ReplicationDomain: a visualization tool and comparative database for genome-wide replication timing data
- 6k Downloads
Eukaryotic DNA replication is regulated at the level of large chromosomal domains (0.5–5 megabases in mammals) within which replicons are activated relatively synchronously. These domains replicate in a specific temporal order during S-phase and our genome-wide analyses of replication timing have demonstrated that this temporal order of domain replication is a stable property of specific cell types.

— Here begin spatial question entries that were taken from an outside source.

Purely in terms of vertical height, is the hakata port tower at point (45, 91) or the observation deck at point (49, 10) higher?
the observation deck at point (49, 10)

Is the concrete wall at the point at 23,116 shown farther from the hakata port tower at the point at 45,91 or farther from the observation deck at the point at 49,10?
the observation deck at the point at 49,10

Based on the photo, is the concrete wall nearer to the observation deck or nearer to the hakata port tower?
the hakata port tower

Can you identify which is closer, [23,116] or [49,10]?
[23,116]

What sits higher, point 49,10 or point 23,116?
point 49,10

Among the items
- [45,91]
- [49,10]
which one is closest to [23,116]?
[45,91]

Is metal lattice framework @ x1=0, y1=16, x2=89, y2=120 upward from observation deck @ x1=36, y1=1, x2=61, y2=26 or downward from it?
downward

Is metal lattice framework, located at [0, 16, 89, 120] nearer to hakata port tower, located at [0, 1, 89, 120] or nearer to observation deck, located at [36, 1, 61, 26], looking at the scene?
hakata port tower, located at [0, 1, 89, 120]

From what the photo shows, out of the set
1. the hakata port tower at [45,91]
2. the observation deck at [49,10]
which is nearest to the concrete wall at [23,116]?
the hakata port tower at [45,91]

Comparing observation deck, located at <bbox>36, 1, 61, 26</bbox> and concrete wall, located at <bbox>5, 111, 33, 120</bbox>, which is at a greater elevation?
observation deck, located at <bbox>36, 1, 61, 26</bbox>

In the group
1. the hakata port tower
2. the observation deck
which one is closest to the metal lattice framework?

We have developed ReplicationDomain http://www.replicationdomain.org as a web-based database for analysis of genome-wide replication timing maps (replication profiles) from various cell lines and species. This database also provides comparative information of transcriptional expression and is configured to display any genome-wide property (for instance, ChIP-Chip or ChIP-Seq data) via an interactive web interface. Our published microarray data sets are publicly available. Users may graphically display these data sets for a selected genomic region and download the data displayed as text files, or alternatively, download complete genome-wide data sets. Furthermore, we have implemented a user registration system that allows registered users to upload their own data sets. Upon uploading, registered users may choose to: (1) view their data sets privately without sharing; (2) share with other registered users; or (3) make their published or "in press" data sets publicly available, which can fulfill journal and funding agencies' requirements for data sharing.

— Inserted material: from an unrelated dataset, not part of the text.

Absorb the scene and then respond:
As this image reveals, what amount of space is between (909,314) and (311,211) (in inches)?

ReplicationDomain is a novel and powerful tool to facilitate the comparative visualization of replication timing in various cell types as well as other genome-wide chromatin features and is considerably faster and more convenient than existing browsers when viewing multi-megabase segments of chromosomes. Furthermore, the data upload function with the option of private viewing or sharing of data sets between registered users should be a valuable resource for the scientific community.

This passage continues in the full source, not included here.